A block of data
* start *
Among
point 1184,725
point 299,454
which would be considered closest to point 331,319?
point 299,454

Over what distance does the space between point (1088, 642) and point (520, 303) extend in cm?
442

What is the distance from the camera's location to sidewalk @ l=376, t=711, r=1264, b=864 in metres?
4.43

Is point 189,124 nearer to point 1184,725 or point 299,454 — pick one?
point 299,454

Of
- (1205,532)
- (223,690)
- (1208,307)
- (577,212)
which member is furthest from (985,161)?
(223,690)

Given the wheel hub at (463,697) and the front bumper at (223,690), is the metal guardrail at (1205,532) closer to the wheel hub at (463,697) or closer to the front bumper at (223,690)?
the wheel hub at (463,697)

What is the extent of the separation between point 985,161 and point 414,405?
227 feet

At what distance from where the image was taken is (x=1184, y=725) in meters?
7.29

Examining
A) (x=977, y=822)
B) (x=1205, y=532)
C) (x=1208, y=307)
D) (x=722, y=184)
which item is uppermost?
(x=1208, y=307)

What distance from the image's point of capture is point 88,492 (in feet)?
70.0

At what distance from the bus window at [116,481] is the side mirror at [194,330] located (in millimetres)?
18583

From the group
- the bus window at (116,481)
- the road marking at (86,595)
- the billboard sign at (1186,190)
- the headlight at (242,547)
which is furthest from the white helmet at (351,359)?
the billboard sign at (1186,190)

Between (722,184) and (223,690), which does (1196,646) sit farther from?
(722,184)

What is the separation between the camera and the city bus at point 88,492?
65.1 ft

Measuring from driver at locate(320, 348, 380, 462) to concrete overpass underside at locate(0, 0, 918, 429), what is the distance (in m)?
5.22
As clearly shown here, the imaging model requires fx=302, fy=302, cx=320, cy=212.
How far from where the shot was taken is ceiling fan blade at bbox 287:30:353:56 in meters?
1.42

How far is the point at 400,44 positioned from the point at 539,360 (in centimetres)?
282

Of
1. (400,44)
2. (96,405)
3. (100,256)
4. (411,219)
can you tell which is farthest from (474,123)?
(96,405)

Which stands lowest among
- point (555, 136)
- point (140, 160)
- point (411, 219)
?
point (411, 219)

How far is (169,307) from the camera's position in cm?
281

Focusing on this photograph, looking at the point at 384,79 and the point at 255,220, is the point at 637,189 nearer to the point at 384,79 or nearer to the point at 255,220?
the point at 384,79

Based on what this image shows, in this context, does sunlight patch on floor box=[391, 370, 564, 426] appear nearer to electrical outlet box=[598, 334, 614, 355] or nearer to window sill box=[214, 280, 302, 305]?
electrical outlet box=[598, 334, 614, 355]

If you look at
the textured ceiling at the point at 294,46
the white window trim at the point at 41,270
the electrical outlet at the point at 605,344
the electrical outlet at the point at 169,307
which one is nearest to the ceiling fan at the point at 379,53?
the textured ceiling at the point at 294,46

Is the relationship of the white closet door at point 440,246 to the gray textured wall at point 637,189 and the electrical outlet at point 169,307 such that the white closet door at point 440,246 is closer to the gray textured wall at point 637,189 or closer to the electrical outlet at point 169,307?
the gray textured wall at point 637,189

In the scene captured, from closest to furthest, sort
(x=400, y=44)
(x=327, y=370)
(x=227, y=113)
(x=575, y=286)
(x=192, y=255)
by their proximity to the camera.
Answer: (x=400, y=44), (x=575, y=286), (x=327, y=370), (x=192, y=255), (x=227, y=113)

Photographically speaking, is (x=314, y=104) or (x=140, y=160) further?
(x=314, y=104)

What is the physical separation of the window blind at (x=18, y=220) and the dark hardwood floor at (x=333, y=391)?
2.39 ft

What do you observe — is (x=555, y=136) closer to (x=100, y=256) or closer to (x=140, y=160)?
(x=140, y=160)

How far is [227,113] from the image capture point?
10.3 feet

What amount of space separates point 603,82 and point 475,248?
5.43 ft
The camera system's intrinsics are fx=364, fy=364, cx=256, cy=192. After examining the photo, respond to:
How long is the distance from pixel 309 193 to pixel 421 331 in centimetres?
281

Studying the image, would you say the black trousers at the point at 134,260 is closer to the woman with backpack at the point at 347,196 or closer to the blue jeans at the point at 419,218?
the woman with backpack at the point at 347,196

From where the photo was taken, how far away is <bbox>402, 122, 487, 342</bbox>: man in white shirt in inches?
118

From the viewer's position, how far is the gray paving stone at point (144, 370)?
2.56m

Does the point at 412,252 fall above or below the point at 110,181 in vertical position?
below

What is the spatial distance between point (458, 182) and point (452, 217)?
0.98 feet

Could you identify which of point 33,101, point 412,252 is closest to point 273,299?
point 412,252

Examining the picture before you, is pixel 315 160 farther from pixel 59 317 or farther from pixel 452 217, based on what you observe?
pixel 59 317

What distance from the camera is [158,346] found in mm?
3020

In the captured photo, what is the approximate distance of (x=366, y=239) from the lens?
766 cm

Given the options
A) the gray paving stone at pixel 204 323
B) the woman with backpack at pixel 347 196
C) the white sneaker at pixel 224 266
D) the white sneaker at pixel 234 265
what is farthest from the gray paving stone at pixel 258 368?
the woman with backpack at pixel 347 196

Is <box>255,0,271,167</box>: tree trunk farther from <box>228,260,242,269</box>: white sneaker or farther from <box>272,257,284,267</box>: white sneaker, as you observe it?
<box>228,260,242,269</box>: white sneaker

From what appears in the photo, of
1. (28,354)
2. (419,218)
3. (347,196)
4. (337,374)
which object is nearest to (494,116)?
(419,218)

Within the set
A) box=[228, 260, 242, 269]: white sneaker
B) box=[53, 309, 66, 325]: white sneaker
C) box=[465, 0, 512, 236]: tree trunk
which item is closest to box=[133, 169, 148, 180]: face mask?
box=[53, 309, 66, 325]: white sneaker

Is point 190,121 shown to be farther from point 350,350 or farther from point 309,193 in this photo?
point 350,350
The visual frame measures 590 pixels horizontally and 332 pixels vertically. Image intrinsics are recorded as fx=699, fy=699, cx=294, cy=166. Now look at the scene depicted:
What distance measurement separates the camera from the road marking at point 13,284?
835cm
* end *
* start *
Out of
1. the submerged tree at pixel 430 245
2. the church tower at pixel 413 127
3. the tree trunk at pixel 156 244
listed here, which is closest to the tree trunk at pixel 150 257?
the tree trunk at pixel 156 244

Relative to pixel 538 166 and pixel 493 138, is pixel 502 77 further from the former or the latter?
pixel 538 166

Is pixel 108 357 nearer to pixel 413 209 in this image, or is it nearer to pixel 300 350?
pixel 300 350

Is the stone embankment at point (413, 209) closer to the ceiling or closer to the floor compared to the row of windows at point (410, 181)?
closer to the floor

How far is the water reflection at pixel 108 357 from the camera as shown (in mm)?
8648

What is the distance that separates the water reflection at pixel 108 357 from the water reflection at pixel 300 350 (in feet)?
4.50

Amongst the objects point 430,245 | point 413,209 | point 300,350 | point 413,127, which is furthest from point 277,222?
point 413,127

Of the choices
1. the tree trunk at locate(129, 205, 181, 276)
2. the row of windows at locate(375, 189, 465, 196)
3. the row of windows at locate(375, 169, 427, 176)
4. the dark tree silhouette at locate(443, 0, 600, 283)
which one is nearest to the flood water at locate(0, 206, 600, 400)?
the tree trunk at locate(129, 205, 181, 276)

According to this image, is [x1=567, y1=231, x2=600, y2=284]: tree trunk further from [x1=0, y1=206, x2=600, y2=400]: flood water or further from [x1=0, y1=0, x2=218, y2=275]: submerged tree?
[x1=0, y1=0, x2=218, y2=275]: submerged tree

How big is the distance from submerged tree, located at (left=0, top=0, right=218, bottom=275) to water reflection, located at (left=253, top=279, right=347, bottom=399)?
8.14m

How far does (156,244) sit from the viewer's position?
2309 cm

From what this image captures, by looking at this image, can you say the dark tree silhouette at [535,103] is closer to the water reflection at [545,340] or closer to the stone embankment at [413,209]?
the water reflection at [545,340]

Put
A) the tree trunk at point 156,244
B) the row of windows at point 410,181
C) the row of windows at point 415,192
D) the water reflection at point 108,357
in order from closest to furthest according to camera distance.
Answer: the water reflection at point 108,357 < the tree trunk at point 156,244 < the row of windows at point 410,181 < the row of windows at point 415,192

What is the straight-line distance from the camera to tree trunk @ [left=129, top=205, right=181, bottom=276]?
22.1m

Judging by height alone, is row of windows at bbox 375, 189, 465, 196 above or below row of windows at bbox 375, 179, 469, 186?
* end *
*Exercise*: Collect every line of the listing that contains the string "viewer", treating uppercase and lowercase letters as distinct.

*Solved problem*:
From the viewer's position, how far is the gray paving stone at point (144, 370)?
How far does (156,244) sit from the viewer's position?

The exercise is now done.